Una canzone. In ambito musicale è però Bruce Springsteen l’artista che più ha contribuito a scrivere una colonna sonora per la Grande Mela ferita. Il 17 dicembre 2000 il Boss presenta una nuova canzone nel corso di uno show volto al recupero di Asbury Park, New Jersey: ridente località di villeggiatura tra Otto e Novecento, la città era stata duramente colpita dalla Grande Depressione, senza più riprendersi. Tanto le strofe quanto il titolo del pezzo, “My City of Ruins”, descrivono lo stato di abbandono del luogo: “C’è un cerchio rosso di sangue / Sulla terra fredda e scura / E la pioggia sta cadendo” attacca il Boss, per soffermarsi poi su una chiesa senza più fedeli e sulle strade vuote, desolate. Nella seconda parte, la canzone cresce d’intensità e diventa una preghiera per il futuro: Springsteen chiede al Signore la forza necessaria perché la città possa rialzarsi, tornando agli antichi splendori.

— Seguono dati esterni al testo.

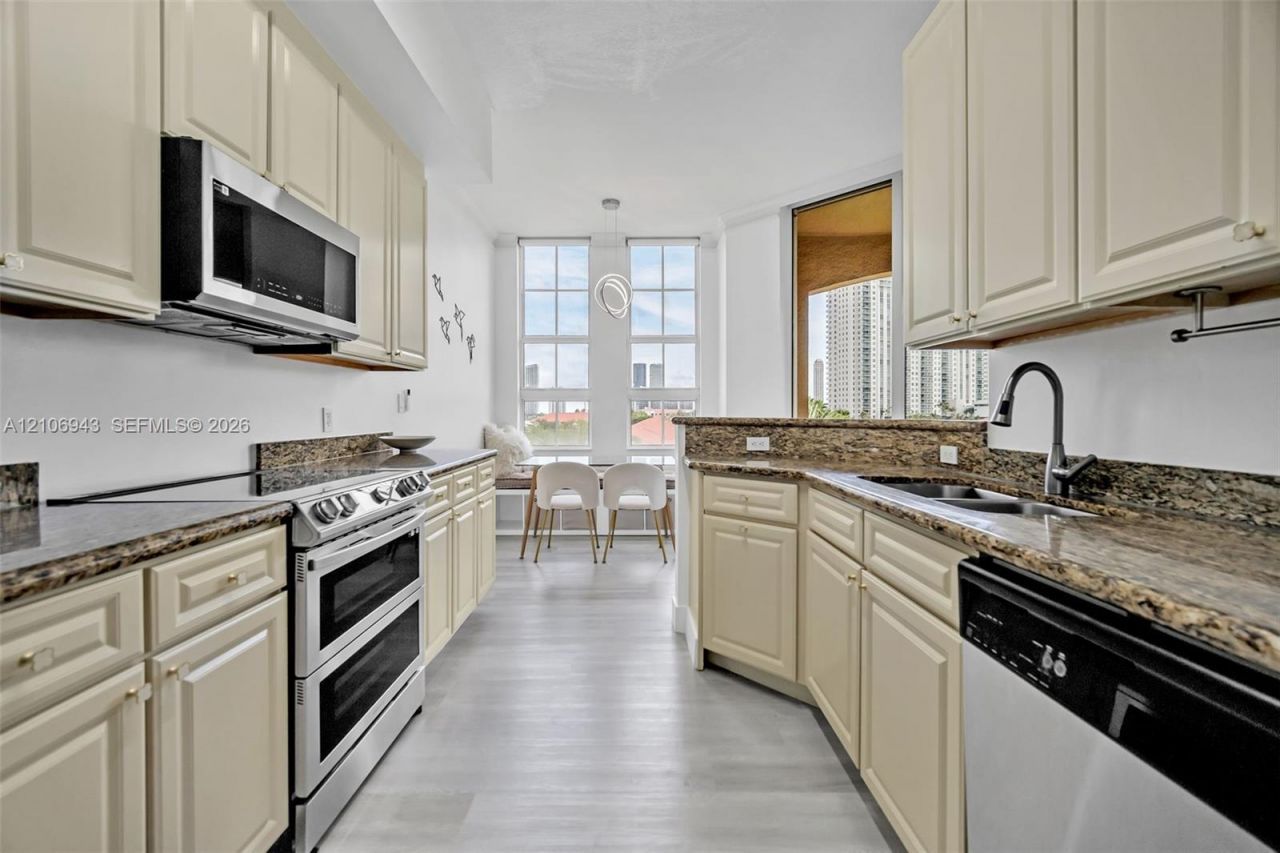 3001 NE 185th St , Unit 523, Aventura, FL 33180 Photo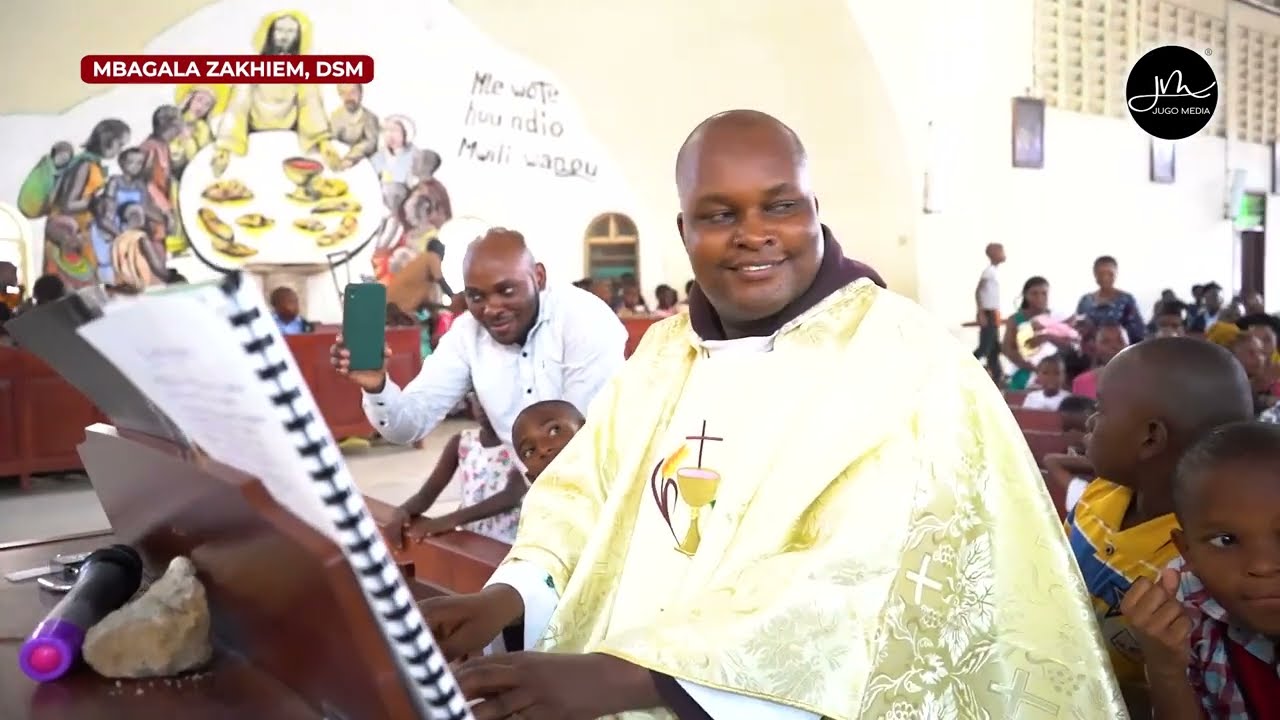 Padre Prosper Kessy Aingia Kwenye Kinanda Katikati ya Misa,Apiga Wimbo kwa Shangwe kwa Mapadre Wapya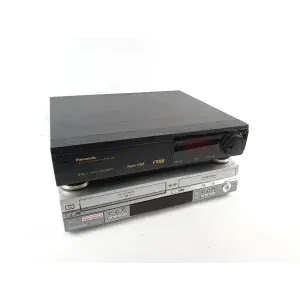 2 magnetowidy VHS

Pochi mesi dopo, a cambiare definitivamente i connotati della canzone, ci pensa la Storia. L’11 settembre 2001 due aerei di linea abbattono le Torri Gemelli: quando cala il buio, Lower Manhattan sembra una città fantasma, sepolta dalla polvere. E i versi di Springsteen – profetici, se vogliamo – tornano di grande attualità.

La consacrazione definitiva a pezzo simbolo dell’11 settembre arriva dieci giorni dopo gli attentati, nel corso del concerto benefico “America: A Tribute To Heroes” organizzato da George Clooney e Joel Gallen. La serata, trasmessa dai principali network televisivi per raccogliere fondi a favore dei familiari delle vittime dell’11 settembre, è un vero successo che vede in Springsteen il protagonista assoluto. Il Boss canta “My City of Ruins”, presentandola come “una preghiera per i nostri fratelli e sorelle che sono caduti”: ad accompagnarlo sul palco c’è un coro di voci femminili, che rende la canzone ancora più solenne. Il risultato è una performance eccezionale: difficile non commuoversi, anche a dieci anni di distanza.